İkincisi ise 23-26 Mayıs tarihleri arasında olan ikinci iklim grevine birincisinden daha fazla merkezde ve katılımla, sürdürülebilir bir iklim politikası ve ekolojik dengelerin korunması talepleri, Basel ve İsviçre’nin diğer merkezlerinde olduğu gibi, sokaklarda dile getirilecek.

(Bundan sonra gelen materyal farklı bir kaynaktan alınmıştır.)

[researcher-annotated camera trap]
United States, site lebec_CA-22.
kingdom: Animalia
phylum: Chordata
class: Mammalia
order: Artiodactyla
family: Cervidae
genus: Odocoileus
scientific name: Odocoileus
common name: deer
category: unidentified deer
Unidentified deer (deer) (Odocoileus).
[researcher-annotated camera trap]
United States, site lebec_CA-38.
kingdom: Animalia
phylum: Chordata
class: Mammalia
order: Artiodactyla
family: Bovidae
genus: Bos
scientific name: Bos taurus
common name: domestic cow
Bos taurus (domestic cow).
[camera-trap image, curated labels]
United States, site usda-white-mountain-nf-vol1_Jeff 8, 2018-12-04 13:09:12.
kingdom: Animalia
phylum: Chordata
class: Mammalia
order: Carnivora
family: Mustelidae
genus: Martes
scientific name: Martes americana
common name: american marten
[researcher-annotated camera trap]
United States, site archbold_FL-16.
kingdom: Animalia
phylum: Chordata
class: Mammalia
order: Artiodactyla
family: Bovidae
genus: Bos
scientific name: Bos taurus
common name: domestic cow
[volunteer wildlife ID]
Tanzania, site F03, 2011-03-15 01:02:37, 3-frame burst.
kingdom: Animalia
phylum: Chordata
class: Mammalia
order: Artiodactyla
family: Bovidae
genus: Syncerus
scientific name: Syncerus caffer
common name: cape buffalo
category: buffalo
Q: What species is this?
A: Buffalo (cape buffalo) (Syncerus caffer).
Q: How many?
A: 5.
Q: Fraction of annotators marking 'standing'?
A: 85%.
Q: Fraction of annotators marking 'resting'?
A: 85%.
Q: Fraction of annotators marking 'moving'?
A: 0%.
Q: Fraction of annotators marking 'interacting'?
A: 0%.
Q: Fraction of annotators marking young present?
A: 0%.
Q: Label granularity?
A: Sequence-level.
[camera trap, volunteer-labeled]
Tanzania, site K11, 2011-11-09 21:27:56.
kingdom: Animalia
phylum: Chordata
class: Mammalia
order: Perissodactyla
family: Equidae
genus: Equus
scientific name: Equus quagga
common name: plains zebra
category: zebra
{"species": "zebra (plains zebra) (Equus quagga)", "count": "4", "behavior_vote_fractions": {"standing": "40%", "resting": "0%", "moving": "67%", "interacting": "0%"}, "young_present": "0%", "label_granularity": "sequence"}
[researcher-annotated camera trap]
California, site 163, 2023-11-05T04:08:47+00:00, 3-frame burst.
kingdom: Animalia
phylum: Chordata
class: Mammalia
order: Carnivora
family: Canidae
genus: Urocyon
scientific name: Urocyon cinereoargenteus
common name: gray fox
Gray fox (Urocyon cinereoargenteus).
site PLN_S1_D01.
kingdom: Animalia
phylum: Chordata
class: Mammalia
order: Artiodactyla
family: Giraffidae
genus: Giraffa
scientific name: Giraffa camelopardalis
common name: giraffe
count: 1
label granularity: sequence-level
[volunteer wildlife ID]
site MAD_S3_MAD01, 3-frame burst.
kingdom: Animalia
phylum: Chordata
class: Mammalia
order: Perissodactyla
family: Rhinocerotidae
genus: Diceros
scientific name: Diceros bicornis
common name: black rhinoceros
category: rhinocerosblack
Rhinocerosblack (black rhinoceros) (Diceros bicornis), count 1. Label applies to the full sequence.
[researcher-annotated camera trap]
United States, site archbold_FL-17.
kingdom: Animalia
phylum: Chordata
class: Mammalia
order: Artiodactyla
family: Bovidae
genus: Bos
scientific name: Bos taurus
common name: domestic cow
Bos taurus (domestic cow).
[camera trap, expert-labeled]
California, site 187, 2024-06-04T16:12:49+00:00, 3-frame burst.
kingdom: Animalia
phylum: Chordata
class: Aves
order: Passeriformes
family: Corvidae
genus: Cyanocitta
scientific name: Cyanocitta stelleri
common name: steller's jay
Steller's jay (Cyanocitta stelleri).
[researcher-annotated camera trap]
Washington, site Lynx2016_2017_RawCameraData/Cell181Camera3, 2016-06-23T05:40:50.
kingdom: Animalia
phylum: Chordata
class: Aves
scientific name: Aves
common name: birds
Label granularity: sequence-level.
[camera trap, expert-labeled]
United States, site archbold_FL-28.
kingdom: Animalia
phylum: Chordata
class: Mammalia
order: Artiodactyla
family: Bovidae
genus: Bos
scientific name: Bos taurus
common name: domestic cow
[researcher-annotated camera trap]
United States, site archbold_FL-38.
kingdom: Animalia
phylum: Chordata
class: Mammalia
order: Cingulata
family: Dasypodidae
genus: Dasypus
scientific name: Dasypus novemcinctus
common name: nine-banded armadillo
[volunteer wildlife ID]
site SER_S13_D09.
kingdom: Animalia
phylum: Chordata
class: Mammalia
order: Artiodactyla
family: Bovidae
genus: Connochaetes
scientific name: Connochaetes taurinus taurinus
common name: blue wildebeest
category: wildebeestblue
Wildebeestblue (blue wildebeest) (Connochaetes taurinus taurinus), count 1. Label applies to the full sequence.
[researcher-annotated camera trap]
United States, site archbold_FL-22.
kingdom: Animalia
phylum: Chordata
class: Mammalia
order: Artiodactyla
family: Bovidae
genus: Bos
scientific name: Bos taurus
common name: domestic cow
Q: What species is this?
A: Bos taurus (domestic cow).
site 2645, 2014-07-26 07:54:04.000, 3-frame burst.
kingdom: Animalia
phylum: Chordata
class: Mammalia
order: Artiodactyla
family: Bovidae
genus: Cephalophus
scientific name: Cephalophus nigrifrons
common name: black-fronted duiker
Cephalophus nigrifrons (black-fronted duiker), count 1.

24 Mayıs 2019 Cuma günü ikincisi gerçekleşen küresel iklim grevi eyleminin üçüncüsü de izleyecek. Bu üçüncüsüne daha fazla katılımın sağlanması için, daha fazla çabanın sarf edilmesi gerektiği yürüyüşte sıklıkla dile getirildi. Gelinen aşamada iklim grevinin bir öğrenci grevini çoktan aştığı belirtilerek, dünya çapında öğrencilerin yanı sıra, işçi ve emekçilerdeki katılımın da giderek arttığına vurgu yapıldı ve bu katılımların toplumun bir çok kesimini kapsayarak artacağı belirtildi.
Basel’de bitiş ve başlangıç noktalarında ve yürüyüş boyunca yapılan konuşmalarda “50 yıldan fazla bir süredir, dünya çapında ekonomi ve politikanın sorumluları iklim değişikliğinin yaratacağı sonuçların farkında olmalarına rağmen, önleyici bir adım atmamaları nedeniyle, bugün böyle bir sonuca gelinmiştir” denildi. Açıklamanın devamında; “Buna bir son vermeliyiz, küresel ısınmayı 1.5 ° C ile sınırlamak, birçok bilimsel çalışmayla da kanıtlandığı gibi, yeterli değildir. Hedefe ulaşmak için toplumumuzu radikal bir biçimde dönüştürmek ve ayağa kaldırmak zorundayız. Biraz daha az et yemek ve daha az uçmak yeterli değildir. Dünya çapında yaklaşık 100 şirket tüm sera gazı emisyonlarının% 71'ini oluşturuyor. Sadece bu, gerekli önlemlerin bireysel olarak değil sosyal ve siyasal olarak ele alınması gerektiğini göstermektedir. Bu nedenle bugün yola çıktık ve iklim politikasında köklü bir değişiklik yapılması için yüksek sesle çağrıda bulunduk. Sürdürülebilir, insanların ve tüm canlıların ihtiyacı kadar bir üretim esas alınmalıdır. Yeraltı ve yer üstü kaynakları sonsuz değildir. Bu nedenle, kâr için doğanın tahrip edilmesine son verilmeli, kâr ve daha çok kâr üzerine inşa edilmiş bir büyüme mantığına son vermeliyiz.”
Eylemde dile getirilen bir başka talepte ise; “Ülke çapında bir acil iklim durumunun ilan edilmesi ve net CO2 emisyonlarının 2030 yılına kadar sıfıra düşürülmesi. Bu taleplere kulak verilmezse, taleplerin gerçekleşmesi için ikinci bir adımda sistem değişikliği gerekiyor” denilerek, gerçekte yürünecek yola vurgu yapıldı.